Metadata-Version: 2.1
Name: itembed
Version: 0.4.2
Summary: word2vec for itemsets
Home-page: https://gitlab.com/jojolebarjos/itembed
Author: Johan Berdat
Author-email: jojolebarjos@gmail.com
License: MIT
Project-URL: Documentation, https://itembed.readthedocs.io/en/stable/
Project-URL: Tracker, https://gitlab.com/jojolebarjos/itembed/-/issues
Keywords: itemset,word2vec,embedding
Platform: UNKNOWN
Classifier: Development Status :: 4 - Beta
Classifier: Intended Audience :: Developers
Classifier: Intended Audience :: Science/Research
Classifier: License :: OSI Approved :: MIT License
Classifier: Operating System :: OS Independent
Classifier: Programming Language :: Python :: 3
Classifier: Programming Language :: Python :: 3 :: Only
Classifier: Programming Language :: Python :: 3.6
Classifier: Programming Language :: Python :: 3.7
Classifier: Programming Language :: Python :: 3.8
Classifier: Topic :: Scientific/Engineering :: Artificial Intelligence
Classifier: Topic :: Scientific/Engineering :: Information Analysis
Classifier: Topic :: Software Development :: Libraries
Classifier: Topic :: Software Development :: Libraries :: Python Modules
Classifier: Topic :: Text Processing :: Linguistic
Classifier: Topic :: Utilities
Requires-Python: >=3.6
Description-Content-Type: text/markdown
Requires-Dist: numba (>=0.34)
Requires-Dist: scipy (>=0.16)
Requires-Dist: tqdm (>=1.0)


# Itemset embeddings

This is yet another variation of the well-known _word2vec_ method, proposed by
[Mikolov et al.](#ref_word2vec), applied to unordered sequences, which are
commonly referred as itemsets.
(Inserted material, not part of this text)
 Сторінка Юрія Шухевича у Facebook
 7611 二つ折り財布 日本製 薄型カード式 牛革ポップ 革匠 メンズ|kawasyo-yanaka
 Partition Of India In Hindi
The contribution of _itembed_ is twofold:

 1. Modifying the base algorithm to handle unordered sequences, which has an
    impact on the definition of context windows;
 2. Using the two embedding sets introduced in _word2vec_ for supervised
    learning.

A similar philosophy is described by [Wu et al.](#ref_starspace) in
_StarSpace_ and by [Barkan and Koenigstein](#ref_item2vec) in _item2vec_.
_itembed_ uses [Numba](#ref_numba) to achieve high performances.


## Installation

Install from [PyPI](https://pypi.org/project/itembed/):

```
pip install itembed
```

Or install from source, to ensure latest version:

```
pip install git+https://gitlab.com/jojolebarjos/itembed.git
```


## Getting started

Itemsets must be provided as so-called packed arrays, i.e. a pair of integer
arrays describing _indices_ and _offsets_. The index array is defined as the
concatenation of all N itemsets. The offset array contains the N+1 boundaries.

```python
import numpy as np

indices = np.array([
    0, 1, 4, 7,
    0, 1, 6,
    2, 3, 5, 6, 7,
], dtype=np.int32)

offsets = np.array([
    0, 4, 7, 12
])
```

This is similar to [compressed sparse matrices](https://docs.scipy.org/doc/scipy/reference/generated/scipy.sparse.csr_matrix.html):

```python
from scipy.sparse import csr_matrix

dense = np.array([
    [1, 1, 0, 0, 1, 0, 0, 1],
    [1, 1, 0, 0, 0, 0, 1, 0],
    [0, 0, 1, 1, 0, 1, 1, 1],
], dtype=np.int32)

sparse = csr_matrix(dense)

assert (indices == sparse.indices).all()
assert (offsets == sparse.indptr).all()

```

Training methods do not handle other data types. Also note that:

 * indices start at 0;
 * item order in an itemset is not important;
 * an itemset can contain duplicated items;
 * itemsets order is not important;
 * there is no weight associated to items, nor itemsets.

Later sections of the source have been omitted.